## EXCERPTED TEXT
################

November 16, 2006

INTEVIEW WITH DR. SRDJA TRIFKOVIC

INTEVIEW WITH DR. SRDJA TRIFKOVIC




INTEVIEW WITH DR. SRDJA TRIFKOVIC

 
KEY FEATURES OF SERBIA'S NEW CONSTITUTION:
Serbia is a state of Serbs and all citizens
Serbian territorial integrity remains inviolable
 
By Boba Borojevic
 
The adoption of the new constitution of the Republic of Serbia on November 10 was an important moment in that country's modern history. It followed the referendum held on October 27-28, which Serbia's voters supported with a simple majority vote. We asked Srdja Trifkovic to comment the significance of this event.
Dr. Trifkovic is Foreign Affairs Editor of Chronicles: A Magazine of American Culture and a leading expert on U.S. foreign policy and Balkan politics . This is an edited transcript of the interview aired on "Monday's Encounter" on CKCU 93.1 FM on November 13. He points out two key elements of Serbia's new constitution, of which the first is that Serbia was defined as the nation state of the Serbian people, as well as the state of all other ethnicities within its boundaries:
 
"In other words Serbia is a country of its citizens but also it is defined as the country of the Serbs. Some people of the supposedly 'pro-Western' liberal persuasion have claimed that this was a retrograde concept, the one that was becoming obsolete in the rest of enlightened of contemporary Europe. This is simply not true, however. If you look at the newcomers to the European Union, notably the former communist countries of Rumania, Bulgaria, Hungary, Slovakia, Poland, Lithuania, Estonia, Slovenia, or Latvia… they all defined themselves as nation-states of those particular ethic groups, as well as countries of all citizens who live within their boundaries. Those who object to the definition of Serbia as the nation state of the Serbian people – in addition to those who inhabit it – are not well informed about the constitutional tradition and the constitutional formulations that are prevalent in today's Europe. The Preamble of the French Constitution starts with "t he French people" – not "the people of France"! Likewise, the Spanish Constitution of 1978 starts with the Spanish Nation. We could go on…  If you were to tell the French and Spaniards, liberal as they are and multicultural as they are, that their countries should be redefined so as to exclude any reference to the French or Spanish nation from Constitution, they would say that you are talking nonsense."

################

## DATA BELOW

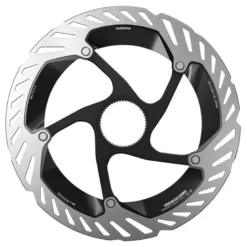 Disco Freno XTR RT-CL900 ICE 180mm
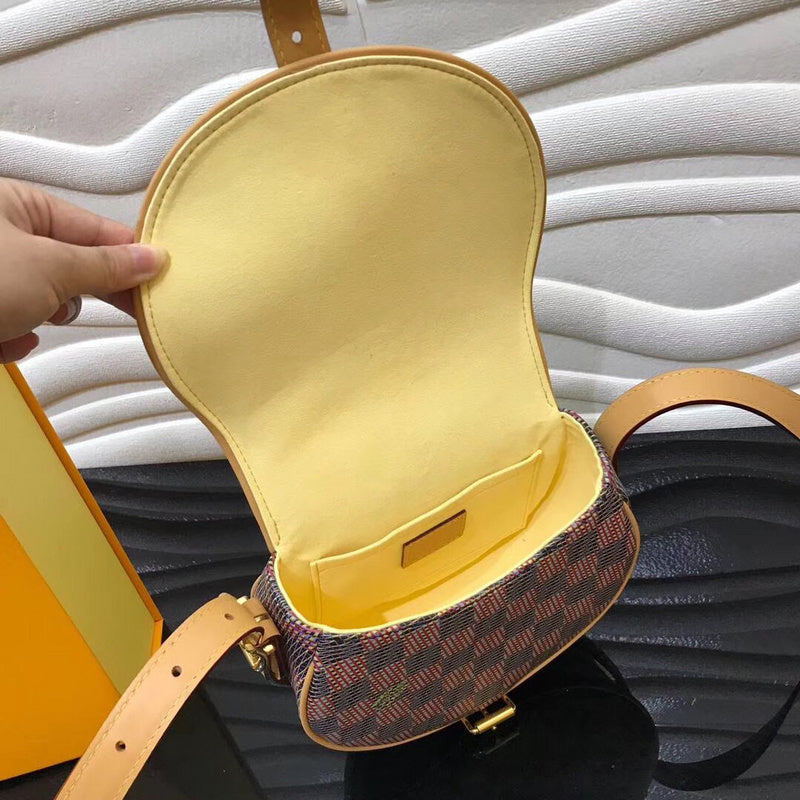 Glami-LAON - LOV Bags - 1328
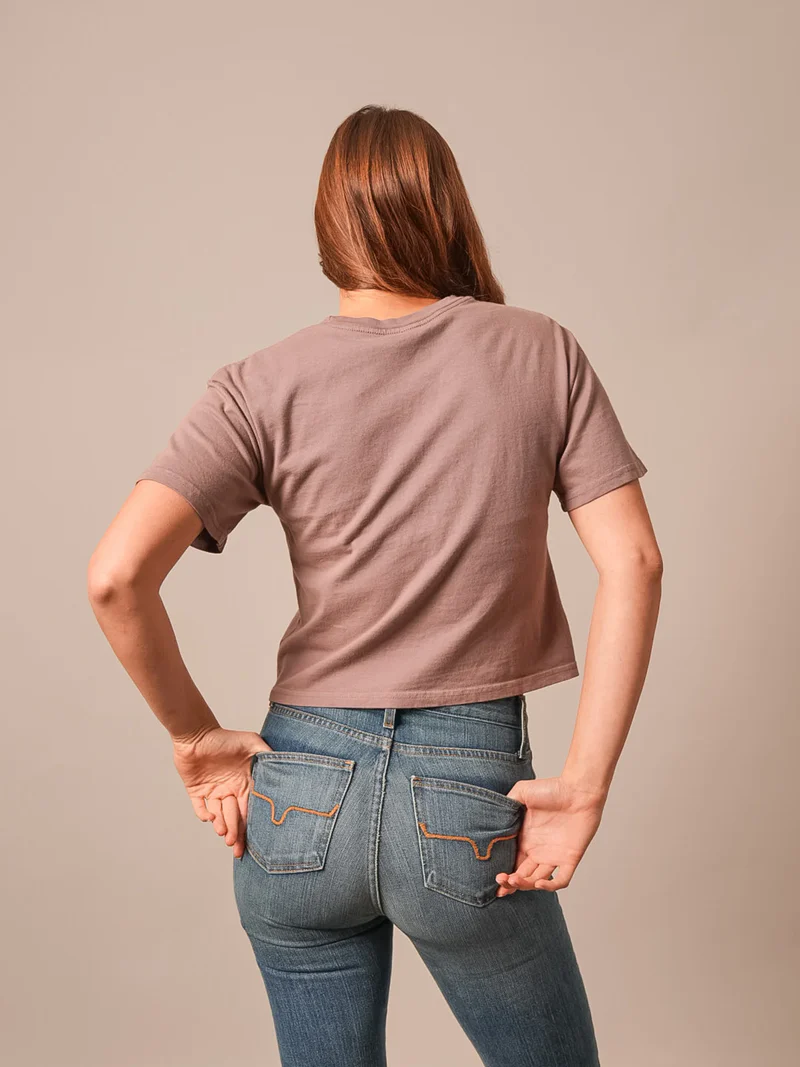Kimes® Women's "Kimes Of My Life" T-Shirt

################

## WHAT IS REQUIRED
Answer these questions using the interview on Serbia's new constitution, giving each answer on its own numbered line.
1. On what date was the new constitution of the Republic of Serbia adopted?
2. On which radio program and station was the interview aired?
3. From what year is the Spanish Constitution that Trifkovic cites?

## WRITTEN SOLUTION
1. November 10
2. "Monday's Encounter" on CKCU 93.1 FM
3. 1978